ANCONA – Dolci tipici e prelibatezze salate per la fine del digiuno del Ramadan. Hanno festeggiato così, insieme ai loro concittadini anconetani, gli appartenenti alla Comunità islamica di Ancona e delle Marche.
Ieri (sabato 14 maggio) lo stand di piazza Roma – allestito alle 16 e rimasto fino a sera – ha richiamato tantissimi curiosi. La bandiera italiana, così come i tanti dolci sui banchetti, invogliava la gente ad avvicinarsi. C’era chi aveva dubbi da chiarire sull’islam, chi si interessava a una religione di cui sapeva ancora poco e chi, invece, puntava tutto sulle ricette di squisiti biscotti alla frutta secca. Certo è che dall’iniziativa di ieri si è usciti – se possibile – più integrati: anconetani e non, cattolici e musulmani. Ma a dire il vero, l’integrazione, in città, non è mai mancata, come spiega Ahmed Abourahim: «Questo con la città di Ancona – la nostra città – è un appuntamento che va avanti da oltre 40 anni».
«Con la gente, con le istituzioni e con le autorità locali c’è un bel rapporto. Ci sentiamo integrati anche con i sacerdoti». Quello di ieri è stato uno spaccato di vita, un frangente di quotidianità fatto di tanti colori. I sapori – dicevamo – non provengono solo dal Marocco, ma anche dal Bangladesh. Ad accompagnare l’evento, parole e volantini.
«Dovremmo rispettarci tutti, gli uni con gli altri, a prescindere dalle religioni di appartenenza. In fondo, il Creatore è uno e le religioni uniscono, non dividono» – spiega Abourahim. «Ci troviamo qui oggi per celebrare con tutti voi la festa di fine Ramadan, il mese di digiuno e purificazione osservato dai fedeli dell’Islam». E ancora: «Un’occasione, quella di quest’anno, che ha visto la concomitanza delle celebrazioni del digiuno islamico coi riti della Pasqua cristiana». Come questa, infatti, il digiuno del Ramadan non viene osservato in un arco temporale preciso e determinato, ma può variare di anno in anno.
«Fedeli monoteisti che negli stessi giorni hanno celebrato momenti di digiuno, spiritualità e condivisione molto significativi, simili eppur diversi – si legge in un volantino –. In questo riconoscersi e rispettarsi, c’è anche il senso più profondo del credere ed agire come una grande famiglia, quella umana». Una famiglia «tanto provata da due anni di pandemia, che hanno causato migliaia di vittime in Italia e nel mondo, che ci hanno costretto al distanziamento e a rinunciare a momenti di incontro e condivisione. Stiamo ancora pregando per la fine di questo periodo tanto drammatico, augurandoci salute e cura per tutti».
Durante l’iniziativa, a lato del gazebo con gli assaggi, c’era persino un signore che soddisfaceva le richieste di adulti e piccini che volevano veder scritto il proprio nome in arabo: «Noi scriviamo da destra verso sinistra e l’alfabeto è completamente diverso».

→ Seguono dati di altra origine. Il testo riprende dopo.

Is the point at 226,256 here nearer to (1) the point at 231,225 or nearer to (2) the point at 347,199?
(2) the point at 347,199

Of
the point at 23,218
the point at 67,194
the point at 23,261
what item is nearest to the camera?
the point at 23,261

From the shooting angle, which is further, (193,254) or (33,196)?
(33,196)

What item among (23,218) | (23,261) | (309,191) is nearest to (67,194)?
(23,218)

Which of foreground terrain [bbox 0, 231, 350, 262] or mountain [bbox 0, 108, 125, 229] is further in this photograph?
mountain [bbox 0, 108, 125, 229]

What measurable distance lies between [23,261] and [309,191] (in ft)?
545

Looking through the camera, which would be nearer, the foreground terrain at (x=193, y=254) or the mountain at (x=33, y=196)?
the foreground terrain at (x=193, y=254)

In un messaggio, la Comunità islamica di Ancona e delle Marche fa sapere che «la cura passa necessariamente anche dalla tutela della vita oltre i contesti di malattia, che ci vede aborrire ogni forma di sopruso, violenza e guerra ripudiati dalla nostra Costituzione italiana e che rappresentano una minaccia per tutti».
«Il nostro pensiero e le nostre preghiere – fanno sapere dall’organizzazione – vanno alle sorelle e ai fratelli ucraini e – con loro – alle sorelle e ai fratelli di ogni angolo del mondo, dalla Siria all’Afghanistan, dalla Palestina allo Yemen, dove le vite di civili inermi vengono spezzate dall’orrore delle armi».
«Possa questa primavera indicata dal calendario corrispondere a una primavera dei cuori e delle menti, che porti alla pace e all’impegno di tutti per costruire un mondo di pace, giustizia, libertà, rispetto dei diritti umani, in cui ognuno possa esprimere e vivere la sua fede».